Breeze Airways to start flights in 2021
The new Breeze Airways (ex-Moxy) of David Neeleman, received on December 30, 2020 the first of 30 Embraer 195 attained. Now registered as N190BZ, the aircraft previously leased by Elevate Capital Partners to the low cost Brazilian Azul (another company launched by the businessman) was fitted out to accommodate 118 passengers, and had been withdrawn from service in September 2019 and stored in several locations, the last being Macon in Georgia. No arrival date has been announced at its future base at Salt Lake City Airport. Two other cameras were photographed last month in Costa Rica; their delivery would be imminent
Breeze Airways is expecting from August the first of the 60 Airbus A220-300s ordered in January 2019 (with options for another 60).
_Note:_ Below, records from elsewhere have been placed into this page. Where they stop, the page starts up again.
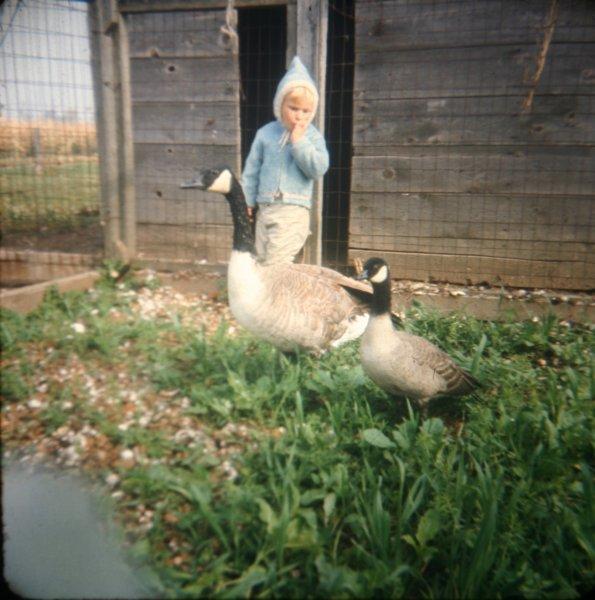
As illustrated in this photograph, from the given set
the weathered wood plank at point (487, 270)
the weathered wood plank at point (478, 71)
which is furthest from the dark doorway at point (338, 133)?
the weathered wood plank at point (478, 71)

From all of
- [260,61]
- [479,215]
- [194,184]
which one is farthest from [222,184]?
[260,61]

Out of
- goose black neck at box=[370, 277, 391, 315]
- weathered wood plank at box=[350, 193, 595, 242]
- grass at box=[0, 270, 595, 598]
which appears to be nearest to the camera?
grass at box=[0, 270, 595, 598]

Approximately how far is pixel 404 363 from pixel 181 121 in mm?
1381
The start of its operations is currently set for next May, on a network still unknown but which should connect “pairs of medium-sized American cities which currently have no non-stop service”, or around 500 routes.
Breeze, positioned as low-cost airlines, could then operate the Airbus A220s ordered by the parent company, whose deliveries are due to start in April 2021. Breeze aims to become “the most beautiful airline in the world” and will focus on large cities average “abandoned by our current air transport network,” said the management of the JetBlue group in the file filed Friday with the Ministry of Transport, according to several American media.
The air transport sector is particularly concentrated in the United States. Four airlines, Delta Airlines, United Airlines, American Airlines and Southwest Airlines, control three quarters of the domestic market. “We’re going to fly where no one else flies,” Neeleman said, adding that he was considering routes over “500 city pairs”.